### [Tarefa 1]
Segundo o texto sobre a operação da Polícia Federal, a quem Rosemary Nóvoa de Noronha recorreu durante a busca e apreensão? Relacione todas essas pessoas.
### [Tarefa 2]
Redija a continuação do texto sobre a operação da Polícia Federal, iniciando logo após a sua última frase.

------ Texto fornecido

Uma nova operação da Polícia Federal atingiu o Partido dos Trabalhadores.
Não é a primeira vez. Mesmo com todo o estardalhaço causado pelo julgamento do
mensalão, parece que nada detém a ânsia de saquear o Erário. Agora, uma das
acusadas é a chefe do escritório da Presidência da República em São Paulo,
Rosemary Nóvoa de Noronha, que teria negociado pareceres técnicos fraudulentos.
Os agentes da PF foram ao escritório chefiado por Rosemary para a devida busca
e apreensão de documentos. Indignada, a funcionária não fez o que seria
considerado plausível: entrar em contato com seu advogado. Não. Buscou algo
superior: o sentenciado José Dirceu. Isto mesmo, leitor. E veja como o Brasil
continua de ponta-cabeça. A funcionária petista ligou para Dirceu, com quem tinha
trabalhado durante 12 anos, em busca de proteção. O amigo, que, como é sabido,
está condenado a dez anos e dez meses de prisão, nada pode fazer. Em seguida,
ela tentou falar com o ex-presidente Lula, de quem é amiga. Mas o antigo
mandatário está fora do país. Restou Gilberto Carvalho, o onipresente para
assuntos deste jaez, mas que também não pode ajudá-la. A sequência dos contatos
e a naturalidade são indicativas de como os petistas pouco estão se importando
com o clamor popular em defesa da moralização. Continuam se considerando acima
do bem e do mal. E, principalmente, acima da lei.
Para piorar - e reafirmar o desprezo pela ética na política e na
administração pública - o segundo homem na hierarquia da Advocacia Geral da
União, José Weber Holanda, está sendo acusado de fazer parte deste grupo (a
expressão correta, claro, deveria ser outra). Fica a impressão de que na
administração petista tudo pode, que o governo está à venda.
Frente às denúncias, a presidente Dilma Rousseff vai agir da forma já
sabida: exonera o acusado da função, diz que não admite malfeitos e nada vai
apurar. Foi este o figurino nestes quase dois anos de governo. Isto explica a
sucessão de escândalos. Se o procedimento tivesse sido o de apurar uma denúncia
de corrupção, os casos não se sucederiam. Mas o governo sabe que conta com o
tempo e o esquecimento. O leitor lembra da primeira denúncia de corrupção? Sabe
se foi apurada? E o acusado foi processado? Alguém foi preso?
As últimas denúncias só reforçam o entendimento da lógica de poder do PT. O
controle do Estado é um instrumento para se perpetuar no poder. Transformaram o
exercício de uma função pública em meio de vida. Vimos no processo do mensalão
como o sentenciado José Dirceu resolveu o problema de uma das suas ex-mulheres.
Ela queria porque queria um apartamento maior (e quem não quer?). O então
todo-poderoso ministro da Casa Civil transferiu o clamor para Marcos Valério,
que, prontamente, atendeu a ordem do chefe. O ministro Marco Aurélio, do
Supremo Tribunal Federal, em um dos seus votos, destacou este ponto, de como
uma "sofisticada organização criminosa" resolvia também problemas
pessoais dos seus membros. A história se repetiu: a senhora Rosemary queria
fazer uma cirurgia. Resolveu, de acordo com a denúncia, recebendo um suborno.

------------
------ Registros fornecidos

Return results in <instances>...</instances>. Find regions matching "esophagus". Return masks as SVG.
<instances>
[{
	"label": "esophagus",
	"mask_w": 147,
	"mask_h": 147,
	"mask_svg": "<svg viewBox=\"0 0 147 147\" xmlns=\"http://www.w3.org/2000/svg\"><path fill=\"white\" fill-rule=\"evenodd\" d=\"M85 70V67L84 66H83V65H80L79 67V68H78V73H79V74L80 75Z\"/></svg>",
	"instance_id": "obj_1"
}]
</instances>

------------

### [Resposta final 1]
José Dirceu
O ex-presidente Lula
Gilberto Carvalho

### [Resposta final 2]
Queria fazer uma viagem em um cruzeiro. E fez. Como? Da mesma forma como
realizou a cirurgia.
Nada indica que os detentores do poder vão mudar sua forma de agir. Farão de
tudo para manter este estilo - vamos dizer - despojado de tratar a coisa
pública. É como se o Estado brasileiro fosse propriedade partidária. E pobre
daquele que se colocar no meio deste caminho nada luminoso. Será atacado,
vilipendiado, caluniado.
Porém, não podem controlar tudo, todos os poderes da República. Ainda bem.
Hoje, o maior obstáculo para a transformação completa da coisa pública em coisa
petista é o Poder Judiciário. É sabido - e eu já escrevi sobre isso - que o
Judiciário tem muitos problemas e defeitos. É verdade. Mas na quadra histórica
que vivemos é o único poder que não é controlado plenamente pelo petismo. Daí o
ódio manifestado diuturnamente pelos seus porta-vozes (e não faltam línguas de
aluguel), como ainda é possível observar no julgamento do mensalão. A sucessão
de derrotas - com as condenações dos réus petistas - deixou transtornados os
petistas. Basta ler declarações racistas contra o ministro Joaquim Barbosa, as
pressões para a nomeação de um novo ministro "companheiro" - na vaga
aberta pela aposentadoria de Ayres Brito - ou simplesmente ter observado o
descaso da presidente Dilma Rousseff quando da posse do novo presidente do STF.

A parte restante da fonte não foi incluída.